*** Task input ***

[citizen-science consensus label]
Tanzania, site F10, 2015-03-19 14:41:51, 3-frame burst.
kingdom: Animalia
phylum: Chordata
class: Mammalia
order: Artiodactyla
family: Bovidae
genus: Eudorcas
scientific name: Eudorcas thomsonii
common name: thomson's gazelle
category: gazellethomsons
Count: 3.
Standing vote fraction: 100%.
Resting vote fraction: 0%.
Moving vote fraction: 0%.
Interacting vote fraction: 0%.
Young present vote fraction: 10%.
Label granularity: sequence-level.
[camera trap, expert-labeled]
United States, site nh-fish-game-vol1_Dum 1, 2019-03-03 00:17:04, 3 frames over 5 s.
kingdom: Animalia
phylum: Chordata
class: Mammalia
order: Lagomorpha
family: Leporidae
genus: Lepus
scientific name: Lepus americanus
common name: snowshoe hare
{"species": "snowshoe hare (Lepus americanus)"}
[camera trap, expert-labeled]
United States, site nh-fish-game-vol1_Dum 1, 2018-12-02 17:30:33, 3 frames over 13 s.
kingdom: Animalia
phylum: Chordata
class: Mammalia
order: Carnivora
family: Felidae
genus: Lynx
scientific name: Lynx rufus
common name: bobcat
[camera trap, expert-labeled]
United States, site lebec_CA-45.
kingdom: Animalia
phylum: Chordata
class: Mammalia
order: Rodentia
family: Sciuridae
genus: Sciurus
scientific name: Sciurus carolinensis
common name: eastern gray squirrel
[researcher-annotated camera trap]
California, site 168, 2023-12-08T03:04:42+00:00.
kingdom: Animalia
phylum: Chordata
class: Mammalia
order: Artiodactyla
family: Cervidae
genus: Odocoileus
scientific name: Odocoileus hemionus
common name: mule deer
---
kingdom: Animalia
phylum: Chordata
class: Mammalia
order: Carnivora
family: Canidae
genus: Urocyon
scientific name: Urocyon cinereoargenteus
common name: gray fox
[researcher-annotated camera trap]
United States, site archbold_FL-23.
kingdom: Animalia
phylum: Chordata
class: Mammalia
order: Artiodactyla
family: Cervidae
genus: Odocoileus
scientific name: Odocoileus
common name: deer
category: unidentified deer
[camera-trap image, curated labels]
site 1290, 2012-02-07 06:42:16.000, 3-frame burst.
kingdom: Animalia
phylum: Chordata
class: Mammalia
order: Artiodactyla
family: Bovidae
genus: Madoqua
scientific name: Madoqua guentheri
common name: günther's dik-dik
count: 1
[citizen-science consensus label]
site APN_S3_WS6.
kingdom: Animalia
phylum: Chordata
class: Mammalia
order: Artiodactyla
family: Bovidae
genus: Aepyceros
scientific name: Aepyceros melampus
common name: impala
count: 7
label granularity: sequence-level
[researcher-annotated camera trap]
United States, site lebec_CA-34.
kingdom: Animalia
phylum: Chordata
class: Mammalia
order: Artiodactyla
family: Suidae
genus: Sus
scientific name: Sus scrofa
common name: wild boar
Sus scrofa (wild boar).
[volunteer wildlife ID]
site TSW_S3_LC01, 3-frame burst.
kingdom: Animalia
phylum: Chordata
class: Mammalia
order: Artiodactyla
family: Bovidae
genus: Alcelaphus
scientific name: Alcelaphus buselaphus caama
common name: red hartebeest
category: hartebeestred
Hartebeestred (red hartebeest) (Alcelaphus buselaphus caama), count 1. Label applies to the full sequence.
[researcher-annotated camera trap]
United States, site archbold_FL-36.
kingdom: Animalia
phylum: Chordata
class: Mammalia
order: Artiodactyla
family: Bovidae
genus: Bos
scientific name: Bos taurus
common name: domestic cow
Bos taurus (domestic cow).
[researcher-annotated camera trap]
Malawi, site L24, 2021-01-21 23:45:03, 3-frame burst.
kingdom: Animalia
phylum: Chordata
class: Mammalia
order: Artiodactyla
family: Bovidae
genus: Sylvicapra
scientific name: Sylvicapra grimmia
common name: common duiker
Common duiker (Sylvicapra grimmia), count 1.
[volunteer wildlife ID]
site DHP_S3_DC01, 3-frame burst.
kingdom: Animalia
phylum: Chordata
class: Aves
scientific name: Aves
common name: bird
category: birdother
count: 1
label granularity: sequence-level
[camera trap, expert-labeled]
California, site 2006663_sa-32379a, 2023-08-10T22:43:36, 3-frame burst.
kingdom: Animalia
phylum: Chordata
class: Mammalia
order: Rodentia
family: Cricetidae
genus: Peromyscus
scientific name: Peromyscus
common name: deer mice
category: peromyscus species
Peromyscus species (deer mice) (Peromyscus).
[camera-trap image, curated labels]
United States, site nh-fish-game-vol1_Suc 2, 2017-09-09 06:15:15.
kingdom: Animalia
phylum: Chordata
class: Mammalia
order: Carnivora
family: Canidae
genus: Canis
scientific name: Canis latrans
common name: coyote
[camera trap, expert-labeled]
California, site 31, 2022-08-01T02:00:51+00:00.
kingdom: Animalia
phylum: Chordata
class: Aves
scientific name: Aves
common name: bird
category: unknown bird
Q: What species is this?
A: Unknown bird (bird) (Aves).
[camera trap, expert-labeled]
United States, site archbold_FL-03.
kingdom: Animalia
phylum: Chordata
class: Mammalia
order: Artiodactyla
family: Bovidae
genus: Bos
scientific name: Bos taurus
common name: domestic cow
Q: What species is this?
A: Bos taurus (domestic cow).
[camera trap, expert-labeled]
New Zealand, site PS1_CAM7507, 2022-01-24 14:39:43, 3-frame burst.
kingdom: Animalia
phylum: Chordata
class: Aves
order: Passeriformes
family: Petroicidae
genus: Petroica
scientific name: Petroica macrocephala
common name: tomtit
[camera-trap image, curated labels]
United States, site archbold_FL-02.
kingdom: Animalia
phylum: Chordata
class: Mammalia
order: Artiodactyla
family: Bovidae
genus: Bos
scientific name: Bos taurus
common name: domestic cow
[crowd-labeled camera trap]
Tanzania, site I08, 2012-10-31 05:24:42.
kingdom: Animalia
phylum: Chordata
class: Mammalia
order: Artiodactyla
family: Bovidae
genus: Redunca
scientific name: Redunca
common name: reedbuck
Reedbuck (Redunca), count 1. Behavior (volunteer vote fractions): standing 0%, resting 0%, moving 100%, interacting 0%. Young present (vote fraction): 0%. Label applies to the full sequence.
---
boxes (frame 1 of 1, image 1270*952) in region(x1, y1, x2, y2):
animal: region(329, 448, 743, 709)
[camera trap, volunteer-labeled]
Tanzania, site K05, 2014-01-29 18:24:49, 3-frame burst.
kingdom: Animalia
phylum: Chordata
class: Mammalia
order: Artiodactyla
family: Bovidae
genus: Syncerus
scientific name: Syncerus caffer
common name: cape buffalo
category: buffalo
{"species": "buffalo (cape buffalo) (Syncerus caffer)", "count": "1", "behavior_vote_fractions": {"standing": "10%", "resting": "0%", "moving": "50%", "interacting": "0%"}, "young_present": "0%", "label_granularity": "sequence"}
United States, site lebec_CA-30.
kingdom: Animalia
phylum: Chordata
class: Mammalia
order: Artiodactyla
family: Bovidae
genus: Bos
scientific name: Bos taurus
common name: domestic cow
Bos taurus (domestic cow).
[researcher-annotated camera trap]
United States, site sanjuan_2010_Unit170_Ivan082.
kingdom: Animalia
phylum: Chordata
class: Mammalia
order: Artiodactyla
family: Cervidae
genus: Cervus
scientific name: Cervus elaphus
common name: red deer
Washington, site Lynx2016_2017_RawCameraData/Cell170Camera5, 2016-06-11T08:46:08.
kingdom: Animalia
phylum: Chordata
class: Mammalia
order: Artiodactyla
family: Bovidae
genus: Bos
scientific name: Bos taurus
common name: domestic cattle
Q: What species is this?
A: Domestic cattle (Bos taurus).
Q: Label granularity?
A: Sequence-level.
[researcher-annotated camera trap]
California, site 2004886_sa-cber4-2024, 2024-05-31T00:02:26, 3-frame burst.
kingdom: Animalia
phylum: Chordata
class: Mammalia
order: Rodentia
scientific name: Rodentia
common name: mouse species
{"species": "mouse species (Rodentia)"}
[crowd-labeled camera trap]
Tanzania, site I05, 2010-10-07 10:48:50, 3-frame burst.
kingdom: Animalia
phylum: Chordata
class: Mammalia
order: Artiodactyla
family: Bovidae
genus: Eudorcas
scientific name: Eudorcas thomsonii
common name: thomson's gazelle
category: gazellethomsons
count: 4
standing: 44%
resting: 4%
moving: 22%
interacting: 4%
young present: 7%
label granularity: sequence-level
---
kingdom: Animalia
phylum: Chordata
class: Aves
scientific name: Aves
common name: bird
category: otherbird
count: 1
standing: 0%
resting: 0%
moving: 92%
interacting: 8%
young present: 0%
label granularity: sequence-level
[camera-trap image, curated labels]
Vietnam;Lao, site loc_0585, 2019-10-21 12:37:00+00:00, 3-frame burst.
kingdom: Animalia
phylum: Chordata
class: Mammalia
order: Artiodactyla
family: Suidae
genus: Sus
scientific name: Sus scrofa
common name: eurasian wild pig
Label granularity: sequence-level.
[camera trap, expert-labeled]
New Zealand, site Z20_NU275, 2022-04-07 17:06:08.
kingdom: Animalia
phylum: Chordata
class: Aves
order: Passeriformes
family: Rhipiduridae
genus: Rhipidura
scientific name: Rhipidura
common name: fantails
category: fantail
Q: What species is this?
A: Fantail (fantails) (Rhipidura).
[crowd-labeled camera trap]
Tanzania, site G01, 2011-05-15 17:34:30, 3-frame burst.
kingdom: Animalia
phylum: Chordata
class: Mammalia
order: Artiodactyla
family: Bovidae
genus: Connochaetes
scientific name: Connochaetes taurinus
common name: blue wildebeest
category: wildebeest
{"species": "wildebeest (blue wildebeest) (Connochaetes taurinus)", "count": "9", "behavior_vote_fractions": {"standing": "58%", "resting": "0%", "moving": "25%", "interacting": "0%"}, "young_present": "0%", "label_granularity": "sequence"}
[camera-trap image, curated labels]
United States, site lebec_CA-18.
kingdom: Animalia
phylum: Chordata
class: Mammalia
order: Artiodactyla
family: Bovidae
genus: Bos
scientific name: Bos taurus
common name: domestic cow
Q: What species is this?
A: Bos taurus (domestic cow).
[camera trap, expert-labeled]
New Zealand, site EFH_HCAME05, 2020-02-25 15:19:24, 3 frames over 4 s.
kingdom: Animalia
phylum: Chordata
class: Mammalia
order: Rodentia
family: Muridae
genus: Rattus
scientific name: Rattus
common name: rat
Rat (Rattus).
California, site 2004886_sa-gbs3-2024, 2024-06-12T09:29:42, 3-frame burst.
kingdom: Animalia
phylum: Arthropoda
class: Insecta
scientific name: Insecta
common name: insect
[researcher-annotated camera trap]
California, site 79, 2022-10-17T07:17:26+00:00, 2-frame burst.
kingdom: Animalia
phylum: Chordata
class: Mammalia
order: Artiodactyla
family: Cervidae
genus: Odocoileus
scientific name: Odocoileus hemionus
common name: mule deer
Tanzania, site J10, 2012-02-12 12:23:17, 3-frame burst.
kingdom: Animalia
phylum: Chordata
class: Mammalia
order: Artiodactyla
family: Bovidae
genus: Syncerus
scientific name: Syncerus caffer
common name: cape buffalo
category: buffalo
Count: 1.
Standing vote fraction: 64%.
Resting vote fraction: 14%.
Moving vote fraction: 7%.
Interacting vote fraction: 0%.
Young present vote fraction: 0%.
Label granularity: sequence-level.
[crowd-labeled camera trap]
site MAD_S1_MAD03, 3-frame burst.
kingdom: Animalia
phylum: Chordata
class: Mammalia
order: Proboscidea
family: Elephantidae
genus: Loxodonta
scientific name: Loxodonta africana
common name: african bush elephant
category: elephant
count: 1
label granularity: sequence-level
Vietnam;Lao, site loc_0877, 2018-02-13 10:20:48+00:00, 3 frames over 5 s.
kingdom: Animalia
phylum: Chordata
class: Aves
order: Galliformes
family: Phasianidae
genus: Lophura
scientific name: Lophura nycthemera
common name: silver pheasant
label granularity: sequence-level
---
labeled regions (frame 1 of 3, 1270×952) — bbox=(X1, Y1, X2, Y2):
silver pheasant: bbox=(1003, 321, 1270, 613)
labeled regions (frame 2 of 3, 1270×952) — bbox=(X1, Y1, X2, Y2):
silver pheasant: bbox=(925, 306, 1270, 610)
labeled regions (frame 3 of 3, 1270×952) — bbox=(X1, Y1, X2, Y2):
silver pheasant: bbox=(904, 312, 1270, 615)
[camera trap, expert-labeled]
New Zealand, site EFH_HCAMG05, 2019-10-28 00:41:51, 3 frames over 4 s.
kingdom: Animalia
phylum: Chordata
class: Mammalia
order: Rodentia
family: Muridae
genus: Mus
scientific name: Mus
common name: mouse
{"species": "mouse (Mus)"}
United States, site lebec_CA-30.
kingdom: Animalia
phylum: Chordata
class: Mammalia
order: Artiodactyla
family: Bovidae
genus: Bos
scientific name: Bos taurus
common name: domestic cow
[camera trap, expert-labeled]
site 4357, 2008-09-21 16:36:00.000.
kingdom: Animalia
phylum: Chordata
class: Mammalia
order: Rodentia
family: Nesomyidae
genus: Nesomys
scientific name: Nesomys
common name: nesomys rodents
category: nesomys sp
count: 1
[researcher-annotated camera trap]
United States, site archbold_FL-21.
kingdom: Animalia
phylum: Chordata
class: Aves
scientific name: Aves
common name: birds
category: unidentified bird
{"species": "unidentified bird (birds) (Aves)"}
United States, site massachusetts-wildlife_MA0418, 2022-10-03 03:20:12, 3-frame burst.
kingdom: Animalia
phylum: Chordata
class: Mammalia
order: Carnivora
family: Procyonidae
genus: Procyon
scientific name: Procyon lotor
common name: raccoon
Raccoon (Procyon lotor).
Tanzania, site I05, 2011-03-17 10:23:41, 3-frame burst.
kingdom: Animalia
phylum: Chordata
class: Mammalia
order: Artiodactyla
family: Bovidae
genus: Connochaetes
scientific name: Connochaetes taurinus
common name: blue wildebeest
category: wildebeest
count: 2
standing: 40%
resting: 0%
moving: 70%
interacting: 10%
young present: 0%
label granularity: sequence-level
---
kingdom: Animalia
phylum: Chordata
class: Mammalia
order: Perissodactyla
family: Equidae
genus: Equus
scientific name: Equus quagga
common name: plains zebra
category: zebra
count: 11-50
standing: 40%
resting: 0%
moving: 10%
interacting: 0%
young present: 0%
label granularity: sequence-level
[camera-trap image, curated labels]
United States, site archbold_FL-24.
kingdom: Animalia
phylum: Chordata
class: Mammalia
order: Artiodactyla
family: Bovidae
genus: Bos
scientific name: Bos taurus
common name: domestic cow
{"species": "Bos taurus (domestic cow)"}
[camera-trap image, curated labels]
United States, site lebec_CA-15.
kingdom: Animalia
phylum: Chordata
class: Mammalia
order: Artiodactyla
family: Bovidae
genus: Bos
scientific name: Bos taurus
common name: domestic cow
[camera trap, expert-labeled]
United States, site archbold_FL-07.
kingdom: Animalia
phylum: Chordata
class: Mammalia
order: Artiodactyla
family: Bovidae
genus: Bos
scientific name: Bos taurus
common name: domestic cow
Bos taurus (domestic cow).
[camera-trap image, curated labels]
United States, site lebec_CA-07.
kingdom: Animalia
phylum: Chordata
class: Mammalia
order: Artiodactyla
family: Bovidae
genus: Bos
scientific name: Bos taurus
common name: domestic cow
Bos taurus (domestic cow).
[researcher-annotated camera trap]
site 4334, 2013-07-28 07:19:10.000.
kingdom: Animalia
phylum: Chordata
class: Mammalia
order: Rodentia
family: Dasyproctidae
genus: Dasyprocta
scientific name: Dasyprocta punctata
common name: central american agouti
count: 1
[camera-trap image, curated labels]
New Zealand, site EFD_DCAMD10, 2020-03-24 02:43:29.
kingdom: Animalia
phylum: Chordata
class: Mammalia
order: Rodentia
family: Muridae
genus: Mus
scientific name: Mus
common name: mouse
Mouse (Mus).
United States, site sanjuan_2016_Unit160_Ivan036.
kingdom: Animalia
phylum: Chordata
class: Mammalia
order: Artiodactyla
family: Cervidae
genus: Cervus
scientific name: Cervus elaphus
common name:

*** End of Task input ***

- **What to do**
Set down each line exactly as it appears, starting at the top of the data and ending at the line containing "Young present vote fraction: 10%.", and include no other lines.

- **Task output**
[citizen-science consensus label]
Tanzania, site F10, 2015-03-19 14:41:51, 3-frame burst.
kingdom: Animalia
phylum: Chordata
class: Mammalia
order: Artiodactyla
family: Bovidae
genus: Eudorcas
scientific name: Eudorcas thomsonii
common name: thomson's gazelle
category: gazellethomsons
Count: 3.
Standing vote fraction: 100%.
Resting vote fraction: 0%.
Moving vote fraction: 0%.
Interacting vote fraction: 0%.
Young present vote fraction: 10%.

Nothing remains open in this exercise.